– NEGATIVE AMERICAN IMPACT
* Jimmy Carter, the former President of USA in the years 1977-81, genuinely opposed CIA “dark operations”. He was a firm opponent to political subversion or political assassinations, which CIA conducted too often in non democratic countries such as South America, or supporting foreign militias in secret wars, in Africa for example. In his vision the only role of CIA was to gather and analyze information for the decision makers. He cut the budget of the CIA and made the CIA almost a passive Intelligence agency without an effective branch of Special Operations.
Despite his point of view, Jimmy Carter did not go further in prosecuting former CIA agents who acted under the authorization of other presidents, although no doubt that in some of those operations, such as the overthrow of the democratically elected socialist regime of Salvador Allende in Chile, on 09/11/1973, or supporting death squads in South America, which targeted all kind of left wing supporters, were highly unconstitutional and brought terrible suffering to millions. Relatively to the misdeeds of the CIA in the 70s’, the harsh interrogation methods of terror suspects, Guantanamo, Abu-Ghraib, water boarding and the secret jails are nothing but children’s games.

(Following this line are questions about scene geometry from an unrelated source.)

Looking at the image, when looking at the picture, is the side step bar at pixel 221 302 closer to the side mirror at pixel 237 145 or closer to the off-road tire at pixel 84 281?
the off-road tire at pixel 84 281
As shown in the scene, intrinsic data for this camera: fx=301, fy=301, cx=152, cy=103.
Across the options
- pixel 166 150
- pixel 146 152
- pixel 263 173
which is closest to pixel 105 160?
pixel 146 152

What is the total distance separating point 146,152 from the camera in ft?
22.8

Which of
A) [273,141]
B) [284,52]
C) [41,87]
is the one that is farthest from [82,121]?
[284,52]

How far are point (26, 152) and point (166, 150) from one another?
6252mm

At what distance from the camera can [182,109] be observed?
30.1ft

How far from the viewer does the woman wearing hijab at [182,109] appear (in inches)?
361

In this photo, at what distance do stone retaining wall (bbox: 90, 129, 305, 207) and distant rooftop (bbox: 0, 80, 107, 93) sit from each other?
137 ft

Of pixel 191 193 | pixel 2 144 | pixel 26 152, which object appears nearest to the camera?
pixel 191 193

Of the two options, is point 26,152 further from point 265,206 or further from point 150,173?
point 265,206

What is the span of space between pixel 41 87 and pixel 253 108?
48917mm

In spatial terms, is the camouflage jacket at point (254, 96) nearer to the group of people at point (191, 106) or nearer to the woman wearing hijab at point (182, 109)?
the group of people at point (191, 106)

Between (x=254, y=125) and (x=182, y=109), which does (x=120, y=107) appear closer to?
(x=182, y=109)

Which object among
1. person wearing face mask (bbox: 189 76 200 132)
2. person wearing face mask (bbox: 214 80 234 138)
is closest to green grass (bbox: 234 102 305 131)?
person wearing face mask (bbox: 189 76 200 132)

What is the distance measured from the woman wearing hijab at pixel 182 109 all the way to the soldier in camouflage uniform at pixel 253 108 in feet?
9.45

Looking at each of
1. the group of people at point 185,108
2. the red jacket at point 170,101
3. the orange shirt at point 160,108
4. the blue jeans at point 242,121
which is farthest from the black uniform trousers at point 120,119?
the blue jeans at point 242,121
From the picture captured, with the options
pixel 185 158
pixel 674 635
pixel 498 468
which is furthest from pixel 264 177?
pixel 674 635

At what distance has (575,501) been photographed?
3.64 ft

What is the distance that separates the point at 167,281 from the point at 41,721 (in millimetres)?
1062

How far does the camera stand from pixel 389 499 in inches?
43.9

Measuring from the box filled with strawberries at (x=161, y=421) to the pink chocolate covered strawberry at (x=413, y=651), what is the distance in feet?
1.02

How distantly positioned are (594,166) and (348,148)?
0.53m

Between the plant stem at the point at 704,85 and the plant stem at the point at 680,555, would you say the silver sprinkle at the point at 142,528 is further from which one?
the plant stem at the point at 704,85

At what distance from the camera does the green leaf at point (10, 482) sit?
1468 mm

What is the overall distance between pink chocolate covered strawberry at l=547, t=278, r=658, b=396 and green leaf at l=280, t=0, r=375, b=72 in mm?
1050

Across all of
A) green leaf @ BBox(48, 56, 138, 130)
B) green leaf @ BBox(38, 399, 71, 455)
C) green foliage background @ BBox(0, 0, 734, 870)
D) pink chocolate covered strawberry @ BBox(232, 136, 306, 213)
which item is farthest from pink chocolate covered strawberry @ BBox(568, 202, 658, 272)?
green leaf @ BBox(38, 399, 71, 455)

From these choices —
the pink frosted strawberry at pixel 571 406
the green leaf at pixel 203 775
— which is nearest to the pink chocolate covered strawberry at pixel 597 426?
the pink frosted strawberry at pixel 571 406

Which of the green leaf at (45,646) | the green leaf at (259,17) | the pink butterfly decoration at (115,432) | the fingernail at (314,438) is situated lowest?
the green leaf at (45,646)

Seven former directors of the US Central Intelligence Agency CIA: Michael Hayden, Porter Goss, George Tenet, John Deutch, James Woolsey, William Webster and James Schlesinger have urged the president Barack Obama to abandon a criminal investigation into interrogation techniques used against terror suspects during the Bush administration.
The ex-heads of the CIA, who served under both Democratic and Republican presidents, sent a letter to Barack Obama, on Friday 09/18/2009, calling for the investigation to be cancelled.
Eric Holder, the current US attorney-general, said last week that he was appointing an independent investigator to assess whether CIA interrogations had gone beyond guidelines set by the Bush administration.
While George W. Bush was in office, the US justice department went into several cases but prosecuted, eventually, one case after an investigation into CIA interrogation techniques. David Passaro, a CIA contractor, was convicted and sentenced to eight years for beating an Afghan detainee in 2007. The detainee later died. There was, therefore, parliamentary and judicial supervision by USA justice and parliamentary systems on CIA methods and techniques and the parliamentary committees in charge on the issue were briefed.
“If criminal investigations closed by career prosecutors during one administration can so easily be reopened at the direction of political appointees in the next, declinations of prosecution will be rendered meaningless,” the former CIA directors said in their letter to the White House.